* _Exercise requirements_
Exactly as written, retype the lines that run from the line holding "In what order" through the end of the records below. Do not include pictures.
>> Start Excerpted data
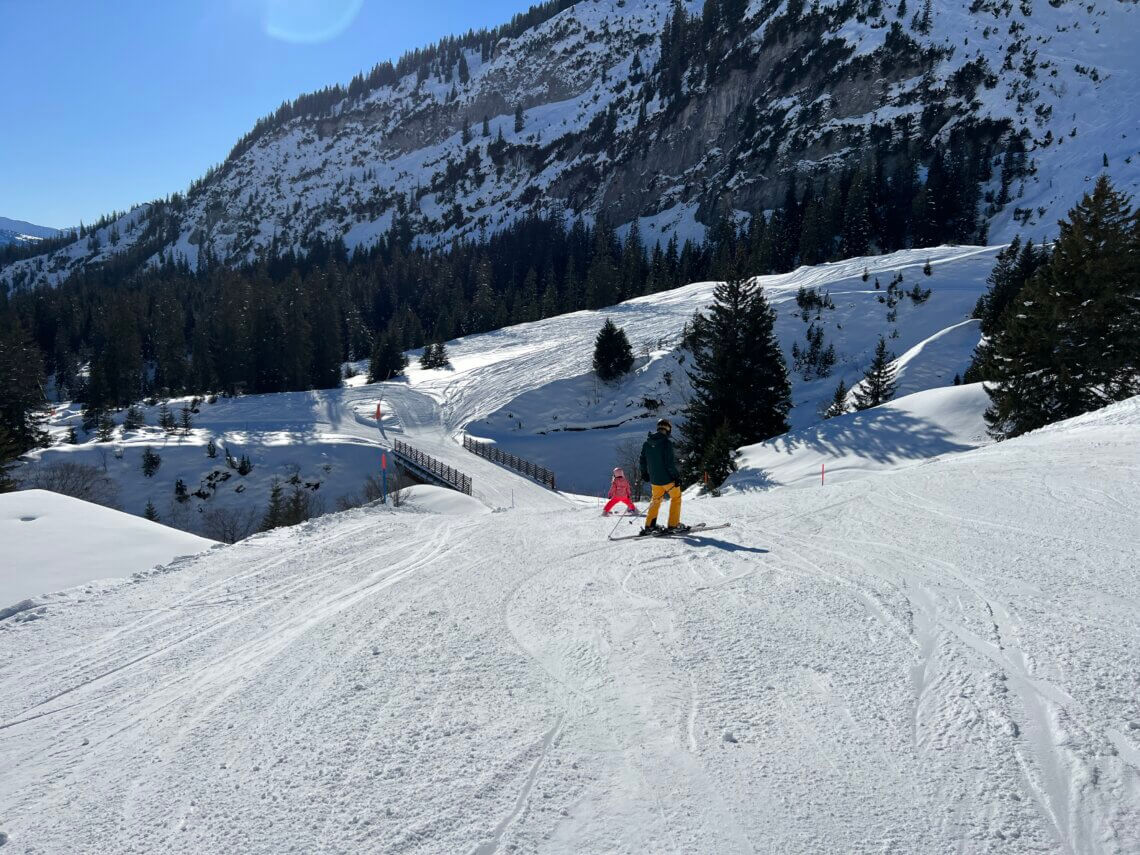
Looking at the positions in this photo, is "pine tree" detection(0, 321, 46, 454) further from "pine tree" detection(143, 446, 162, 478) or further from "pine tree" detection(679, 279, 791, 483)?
"pine tree" detection(679, 279, 791, 483)

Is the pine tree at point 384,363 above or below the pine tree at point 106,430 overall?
above

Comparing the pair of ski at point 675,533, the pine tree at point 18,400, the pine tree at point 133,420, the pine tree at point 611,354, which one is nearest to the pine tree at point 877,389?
the pine tree at point 611,354

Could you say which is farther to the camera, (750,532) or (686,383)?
(686,383)

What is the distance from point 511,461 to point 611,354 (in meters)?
13.2

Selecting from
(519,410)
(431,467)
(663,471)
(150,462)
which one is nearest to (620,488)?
(663,471)

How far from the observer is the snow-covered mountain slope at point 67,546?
668 centimetres

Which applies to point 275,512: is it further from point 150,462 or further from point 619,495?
point 619,495

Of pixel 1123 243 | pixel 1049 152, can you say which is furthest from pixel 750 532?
pixel 1049 152

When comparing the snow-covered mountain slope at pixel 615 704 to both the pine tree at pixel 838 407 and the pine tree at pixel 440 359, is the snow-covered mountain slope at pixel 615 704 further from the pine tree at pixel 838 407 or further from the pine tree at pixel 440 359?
the pine tree at pixel 440 359

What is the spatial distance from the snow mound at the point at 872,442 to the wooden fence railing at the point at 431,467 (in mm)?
16357

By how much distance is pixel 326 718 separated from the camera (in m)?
3.93

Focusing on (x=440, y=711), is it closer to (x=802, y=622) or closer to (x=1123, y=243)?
(x=802, y=622)

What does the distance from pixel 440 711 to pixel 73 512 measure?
9.02m

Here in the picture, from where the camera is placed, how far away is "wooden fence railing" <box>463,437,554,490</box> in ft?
112
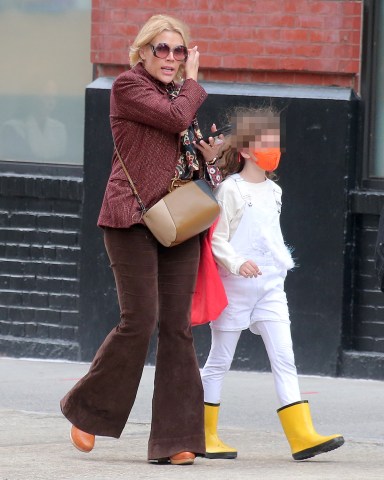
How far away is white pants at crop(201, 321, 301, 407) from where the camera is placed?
5.55 metres

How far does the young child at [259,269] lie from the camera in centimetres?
553

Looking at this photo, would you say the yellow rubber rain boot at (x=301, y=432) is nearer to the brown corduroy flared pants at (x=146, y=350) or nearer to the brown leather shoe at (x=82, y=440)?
the brown corduroy flared pants at (x=146, y=350)

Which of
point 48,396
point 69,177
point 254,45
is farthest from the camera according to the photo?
point 69,177

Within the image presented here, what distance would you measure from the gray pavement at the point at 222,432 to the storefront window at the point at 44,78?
4.87 feet

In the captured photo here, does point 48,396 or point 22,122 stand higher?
point 22,122

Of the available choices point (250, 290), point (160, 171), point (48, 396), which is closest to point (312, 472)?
point (250, 290)

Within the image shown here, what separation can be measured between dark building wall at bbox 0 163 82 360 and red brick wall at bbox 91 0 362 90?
3.41 ft

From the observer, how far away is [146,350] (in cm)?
536

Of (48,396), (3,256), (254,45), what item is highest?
(254,45)

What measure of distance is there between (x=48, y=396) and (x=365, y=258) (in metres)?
2.17

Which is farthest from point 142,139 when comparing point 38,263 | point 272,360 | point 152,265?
point 38,263

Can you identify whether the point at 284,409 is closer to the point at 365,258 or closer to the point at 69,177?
the point at 365,258

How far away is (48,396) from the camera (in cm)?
722

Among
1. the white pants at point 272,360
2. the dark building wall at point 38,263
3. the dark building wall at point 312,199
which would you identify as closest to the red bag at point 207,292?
the white pants at point 272,360
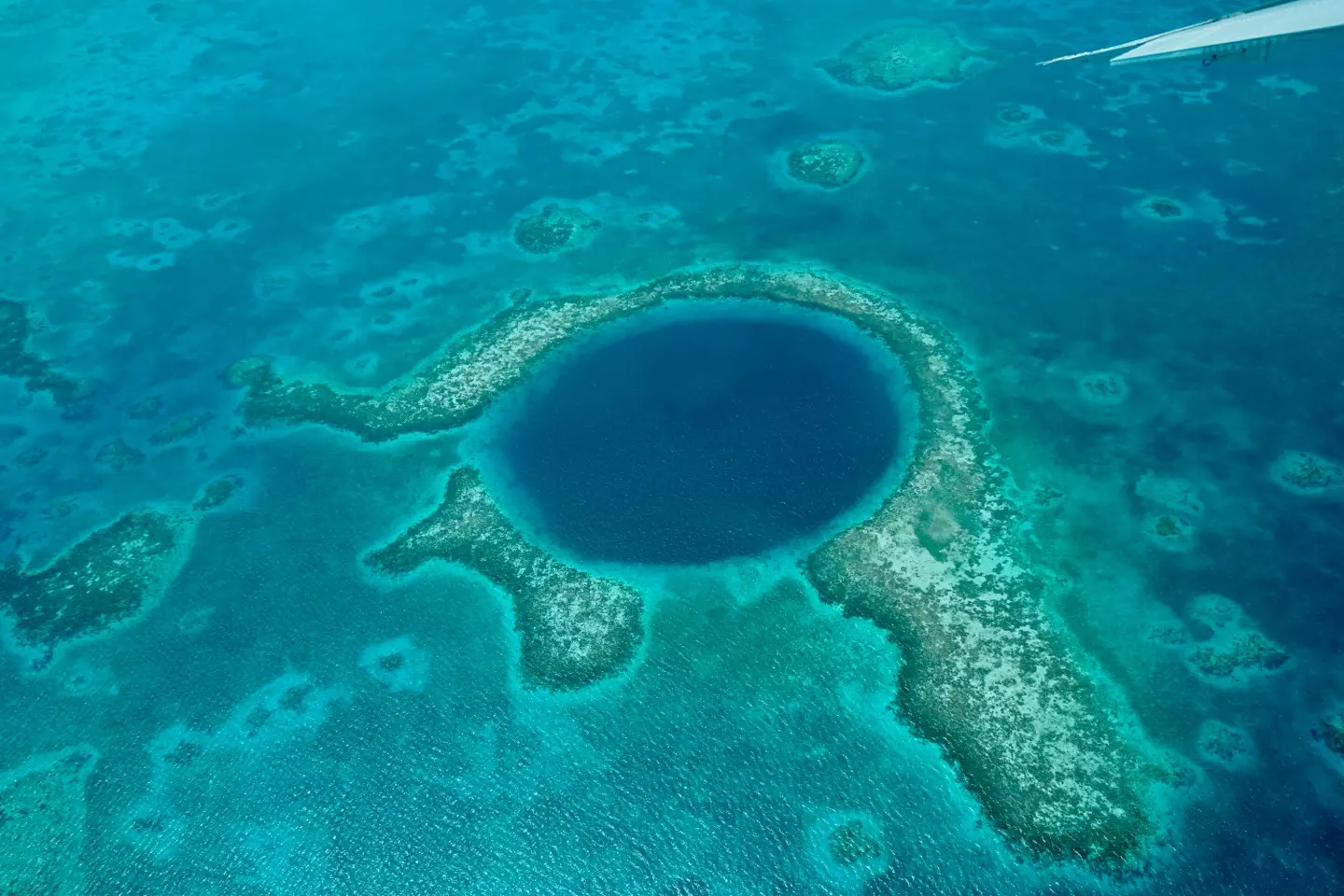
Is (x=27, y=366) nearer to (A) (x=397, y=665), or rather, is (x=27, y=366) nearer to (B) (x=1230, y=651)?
(A) (x=397, y=665)

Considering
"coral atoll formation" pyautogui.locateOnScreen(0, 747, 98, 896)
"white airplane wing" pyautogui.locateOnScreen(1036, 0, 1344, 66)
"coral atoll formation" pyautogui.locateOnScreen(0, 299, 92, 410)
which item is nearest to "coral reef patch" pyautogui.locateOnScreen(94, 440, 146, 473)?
"coral atoll formation" pyautogui.locateOnScreen(0, 299, 92, 410)

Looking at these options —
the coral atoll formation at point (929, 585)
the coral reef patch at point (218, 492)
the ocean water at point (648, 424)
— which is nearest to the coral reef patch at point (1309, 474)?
the ocean water at point (648, 424)

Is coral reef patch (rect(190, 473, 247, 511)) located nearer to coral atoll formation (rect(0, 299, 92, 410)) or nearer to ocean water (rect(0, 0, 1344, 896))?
ocean water (rect(0, 0, 1344, 896))

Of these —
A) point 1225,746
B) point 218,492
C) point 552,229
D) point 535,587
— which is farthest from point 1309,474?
point 218,492

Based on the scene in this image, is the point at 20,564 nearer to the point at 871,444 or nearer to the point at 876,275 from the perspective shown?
the point at 871,444

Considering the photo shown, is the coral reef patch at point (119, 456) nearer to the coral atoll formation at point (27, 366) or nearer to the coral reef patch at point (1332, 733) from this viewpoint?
the coral atoll formation at point (27, 366)
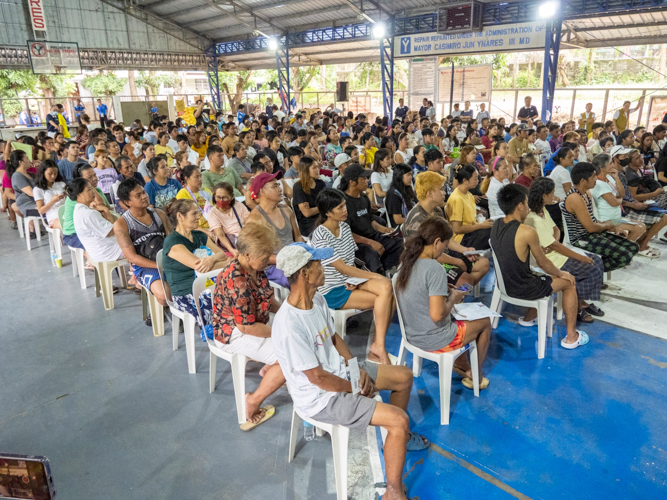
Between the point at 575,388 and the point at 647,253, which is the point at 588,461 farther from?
the point at 647,253

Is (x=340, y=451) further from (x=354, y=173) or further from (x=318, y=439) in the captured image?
(x=354, y=173)

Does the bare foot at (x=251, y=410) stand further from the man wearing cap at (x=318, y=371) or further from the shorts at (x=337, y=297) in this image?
the shorts at (x=337, y=297)

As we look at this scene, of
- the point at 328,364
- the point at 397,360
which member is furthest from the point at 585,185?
the point at 328,364

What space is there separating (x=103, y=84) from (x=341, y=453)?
26.7 meters

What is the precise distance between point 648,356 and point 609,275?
4.87 feet

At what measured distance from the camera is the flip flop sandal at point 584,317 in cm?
370

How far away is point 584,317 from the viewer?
3.72 meters

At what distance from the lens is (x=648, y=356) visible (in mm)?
3227

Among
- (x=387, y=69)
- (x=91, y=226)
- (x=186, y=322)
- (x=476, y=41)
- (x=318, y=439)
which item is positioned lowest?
(x=318, y=439)

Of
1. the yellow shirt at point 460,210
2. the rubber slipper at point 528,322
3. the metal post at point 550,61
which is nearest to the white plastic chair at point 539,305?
the rubber slipper at point 528,322

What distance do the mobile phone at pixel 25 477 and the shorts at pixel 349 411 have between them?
1063mm

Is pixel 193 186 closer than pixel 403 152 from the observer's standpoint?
Yes

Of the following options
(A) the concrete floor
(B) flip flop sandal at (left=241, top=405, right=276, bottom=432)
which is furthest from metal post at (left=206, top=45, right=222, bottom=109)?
(B) flip flop sandal at (left=241, top=405, right=276, bottom=432)

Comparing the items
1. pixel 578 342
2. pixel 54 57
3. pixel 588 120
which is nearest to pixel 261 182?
pixel 578 342
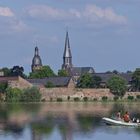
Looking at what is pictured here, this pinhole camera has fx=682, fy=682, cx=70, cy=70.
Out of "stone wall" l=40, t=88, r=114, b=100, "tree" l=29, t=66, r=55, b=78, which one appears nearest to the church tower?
"tree" l=29, t=66, r=55, b=78

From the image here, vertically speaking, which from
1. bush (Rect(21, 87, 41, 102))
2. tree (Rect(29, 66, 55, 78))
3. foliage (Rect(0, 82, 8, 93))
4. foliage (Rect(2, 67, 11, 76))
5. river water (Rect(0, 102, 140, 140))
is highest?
foliage (Rect(2, 67, 11, 76))

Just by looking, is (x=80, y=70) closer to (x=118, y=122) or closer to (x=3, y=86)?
(x=3, y=86)

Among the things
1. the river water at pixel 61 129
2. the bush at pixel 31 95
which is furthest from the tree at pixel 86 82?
the river water at pixel 61 129

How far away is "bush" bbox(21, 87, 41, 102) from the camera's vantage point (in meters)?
110

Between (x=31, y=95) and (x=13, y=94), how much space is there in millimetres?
3055

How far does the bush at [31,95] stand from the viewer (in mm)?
110019

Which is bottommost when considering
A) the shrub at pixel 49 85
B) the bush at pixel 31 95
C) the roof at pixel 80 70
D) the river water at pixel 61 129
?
the river water at pixel 61 129

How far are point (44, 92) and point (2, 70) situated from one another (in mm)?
47039

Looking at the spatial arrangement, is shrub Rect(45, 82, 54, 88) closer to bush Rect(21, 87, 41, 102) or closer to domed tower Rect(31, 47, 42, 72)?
bush Rect(21, 87, 41, 102)

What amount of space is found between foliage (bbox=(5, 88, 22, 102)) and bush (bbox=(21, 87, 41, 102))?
2.83ft

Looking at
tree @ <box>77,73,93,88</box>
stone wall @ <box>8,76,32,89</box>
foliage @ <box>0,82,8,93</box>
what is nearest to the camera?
foliage @ <box>0,82,8,93</box>

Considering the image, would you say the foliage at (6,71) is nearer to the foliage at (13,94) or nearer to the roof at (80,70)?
the roof at (80,70)

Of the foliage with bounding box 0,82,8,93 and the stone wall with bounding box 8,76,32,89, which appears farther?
the stone wall with bounding box 8,76,32,89

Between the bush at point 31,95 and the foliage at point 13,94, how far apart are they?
0.86 meters
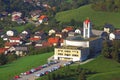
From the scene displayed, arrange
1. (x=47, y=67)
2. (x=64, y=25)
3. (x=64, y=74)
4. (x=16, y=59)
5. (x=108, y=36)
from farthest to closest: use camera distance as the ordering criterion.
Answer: (x=64, y=25) → (x=108, y=36) → (x=16, y=59) → (x=47, y=67) → (x=64, y=74)

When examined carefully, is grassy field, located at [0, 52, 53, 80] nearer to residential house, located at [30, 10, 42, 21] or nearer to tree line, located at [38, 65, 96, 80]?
tree line, located at [38, 65, 96, 80]

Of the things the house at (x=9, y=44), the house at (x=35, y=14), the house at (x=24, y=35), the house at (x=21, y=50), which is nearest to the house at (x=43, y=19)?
the house at (x=35, y=14)

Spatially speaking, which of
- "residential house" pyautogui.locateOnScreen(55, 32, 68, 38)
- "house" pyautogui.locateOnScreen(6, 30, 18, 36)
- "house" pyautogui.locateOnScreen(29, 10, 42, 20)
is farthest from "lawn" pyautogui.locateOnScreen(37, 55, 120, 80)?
"house" pyautogui.locateOnScreen(29, 10, 42, 20)

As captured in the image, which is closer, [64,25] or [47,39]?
[47,39]

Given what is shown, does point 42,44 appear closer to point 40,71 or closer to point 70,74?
point 40,71

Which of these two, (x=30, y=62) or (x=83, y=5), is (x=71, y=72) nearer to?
(x=30, y=62)

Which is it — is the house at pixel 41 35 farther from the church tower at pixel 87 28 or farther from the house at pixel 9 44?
the church tower at pixel 87 28

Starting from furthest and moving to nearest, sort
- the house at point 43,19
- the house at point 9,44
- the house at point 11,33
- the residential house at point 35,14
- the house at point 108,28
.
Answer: the residential house at point 35,14, the house at point 43,19, the house at point 11,33, the house at point 108,28, the house at point 9,44

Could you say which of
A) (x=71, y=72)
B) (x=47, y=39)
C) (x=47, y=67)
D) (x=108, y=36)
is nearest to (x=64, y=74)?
(x=71, y=72)
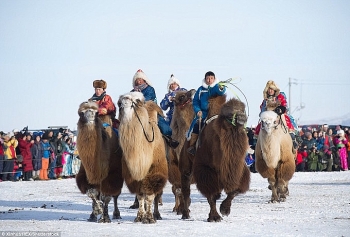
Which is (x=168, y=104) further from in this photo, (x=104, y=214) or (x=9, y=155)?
(x=9, y=155)

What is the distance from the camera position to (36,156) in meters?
26.8

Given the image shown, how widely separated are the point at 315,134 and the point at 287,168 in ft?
60.1

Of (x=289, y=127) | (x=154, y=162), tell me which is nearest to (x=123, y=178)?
(x=154, y=162)

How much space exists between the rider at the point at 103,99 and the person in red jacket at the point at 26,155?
12686 millimetres

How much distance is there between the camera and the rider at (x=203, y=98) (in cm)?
1385

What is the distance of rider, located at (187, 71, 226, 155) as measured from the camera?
13.9m

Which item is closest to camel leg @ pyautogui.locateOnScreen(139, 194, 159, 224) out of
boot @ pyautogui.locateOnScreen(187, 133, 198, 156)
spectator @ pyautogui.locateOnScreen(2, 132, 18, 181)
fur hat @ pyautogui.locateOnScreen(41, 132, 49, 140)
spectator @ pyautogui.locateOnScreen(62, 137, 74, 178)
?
boot @ pyautogui.locateOnScreen(187, 133, 198, 156)

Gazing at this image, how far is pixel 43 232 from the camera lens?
1088 cm

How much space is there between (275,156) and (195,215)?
3785mm

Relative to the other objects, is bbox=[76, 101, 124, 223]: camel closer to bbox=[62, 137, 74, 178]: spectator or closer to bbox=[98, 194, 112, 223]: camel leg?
bbox=[98, 194, 112, 223]: camel leg

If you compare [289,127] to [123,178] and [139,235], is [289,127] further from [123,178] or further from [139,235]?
[139,235]

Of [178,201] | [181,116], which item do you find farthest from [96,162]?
[181,116]

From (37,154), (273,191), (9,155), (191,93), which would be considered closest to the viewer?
(191,93)

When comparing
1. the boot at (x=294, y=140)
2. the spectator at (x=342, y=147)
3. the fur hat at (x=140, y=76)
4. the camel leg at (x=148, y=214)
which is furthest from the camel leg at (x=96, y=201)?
the spectator at (x=342, y=147)
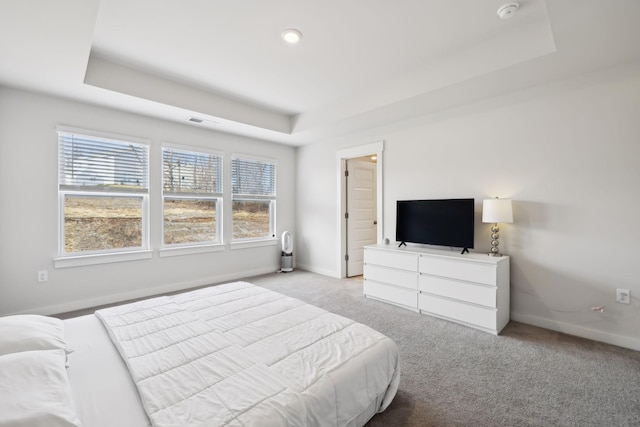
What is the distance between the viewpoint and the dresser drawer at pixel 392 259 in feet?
11.3

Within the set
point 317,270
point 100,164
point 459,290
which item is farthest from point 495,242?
point 100,164

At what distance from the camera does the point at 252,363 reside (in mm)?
1332

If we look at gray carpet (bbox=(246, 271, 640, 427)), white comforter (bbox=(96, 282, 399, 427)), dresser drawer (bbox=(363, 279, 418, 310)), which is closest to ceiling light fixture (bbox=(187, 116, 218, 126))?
white comforter (bbox=(96, 282, 399, 427))

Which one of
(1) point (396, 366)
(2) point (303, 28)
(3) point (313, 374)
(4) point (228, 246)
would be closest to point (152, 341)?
(3) point (313, 374)

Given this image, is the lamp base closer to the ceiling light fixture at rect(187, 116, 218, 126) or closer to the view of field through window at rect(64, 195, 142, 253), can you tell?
the ceiling light fixture at rect(187, 116, 218, 126)

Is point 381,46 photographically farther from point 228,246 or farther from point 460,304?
point 228,246

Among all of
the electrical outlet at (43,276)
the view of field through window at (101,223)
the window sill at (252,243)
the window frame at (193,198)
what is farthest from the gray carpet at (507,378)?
the electrical outlet at (43,276)

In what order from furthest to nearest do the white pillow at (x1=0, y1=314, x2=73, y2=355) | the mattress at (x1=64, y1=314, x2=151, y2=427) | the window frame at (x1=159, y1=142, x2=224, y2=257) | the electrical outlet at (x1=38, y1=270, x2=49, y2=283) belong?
the window frame at (x1=159, y1=142, x2=224, y2=257) → the electrical outlet at (x1=38, y1=270, x2=49, y2=283) → the white pillow at (x1=0, y1=314, x2=73, y2=355) → the mattress at (x1=64, y1=314, x2=151, y2=427)

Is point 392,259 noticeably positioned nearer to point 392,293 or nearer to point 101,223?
point 392,293

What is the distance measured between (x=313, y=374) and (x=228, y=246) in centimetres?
378

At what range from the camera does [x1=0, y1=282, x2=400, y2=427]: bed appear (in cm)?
106

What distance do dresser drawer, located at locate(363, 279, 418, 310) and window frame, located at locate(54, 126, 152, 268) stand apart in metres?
3.05

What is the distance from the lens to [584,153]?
2.73 m

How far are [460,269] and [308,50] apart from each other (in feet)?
8.92
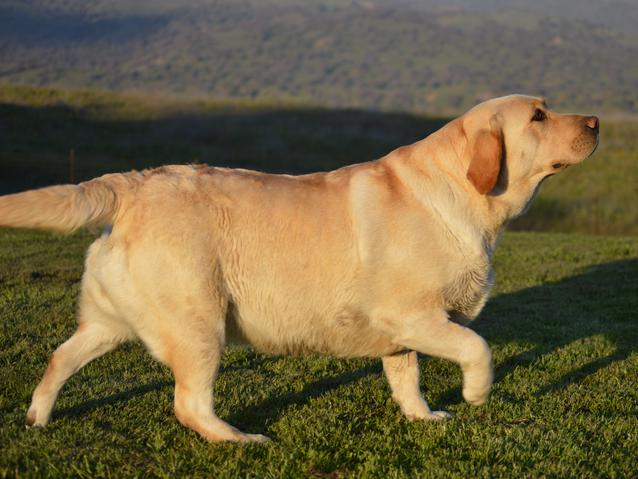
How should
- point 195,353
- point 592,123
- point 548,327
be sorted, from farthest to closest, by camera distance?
point 548,327 → point 592,123 → point 195,353

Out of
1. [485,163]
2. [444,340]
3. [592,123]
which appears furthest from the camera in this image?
[592,123]

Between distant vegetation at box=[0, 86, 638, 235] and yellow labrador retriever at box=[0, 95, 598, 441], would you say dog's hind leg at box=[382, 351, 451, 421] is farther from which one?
distant vegetation at box=[0, 86, 638, 235]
>> End Excerpted data
* _Exercise result_
In what order from furthest to nearest do the white pillow at (x1=0, y1=314, x2=73, y2=355) | the mattress at (x1=64, y1=314, x2=151, y2=427) | the window frame at (x1=159, y1=142, x2=224, y2=257) | the electrical outlet at (x1=38, y1=270, x2=49, y2=283) belong?
the window frame at (x1=159, y1=142, x2=224, y2=257) → the electrical outlet at (x1=38, y1=270, x2=49, y2=283) → the white pillow at (x1=0, y1=314, x2=73, y2=355) → the mattress at (x1=64, y1=314, x2=151, y2=427)

Is point 392,259 noticeably positioned nearer to point 392,293 or nearer to point 101,223?
point 392,293

What is the distance measured between (x=313, y=374) and (x=228, y=246) in centimetres?
378

At what range from the camera does [x1=0, y1=282, x2=400, y2=427]: bed appear (in cm)?
106

What distance do dresser drawer, located at locate(363, 279, 418, 310) and window frame, located at locate(54, 126, 152, 268) stand apart in metres?
3.05

What is the distance from the lens to [584,153]?
2.73 m

How far are [460,269] and [308,50] apart from each other (in feet)?
8.92
How should
- point 195,353
- point 592,123
- point 548,327
be sorted, from farthest to closest, by camera distance?
point 548,327 → point 592,123 → point 195,353

Out of
1. [485,163]
2. [444,340]
3. [592,123]
which appears furthest from the camera in this image?
[592,123]

Between distant vegetation at box=[0, 86, 638, 235] and yellow labrador retriever at box=[0, 95, 598, 441], would you say dog's hind leg at box=[382, 351, 451, 421] is farther from which one?
distant vegetation at box=[0, 86, 638, 235]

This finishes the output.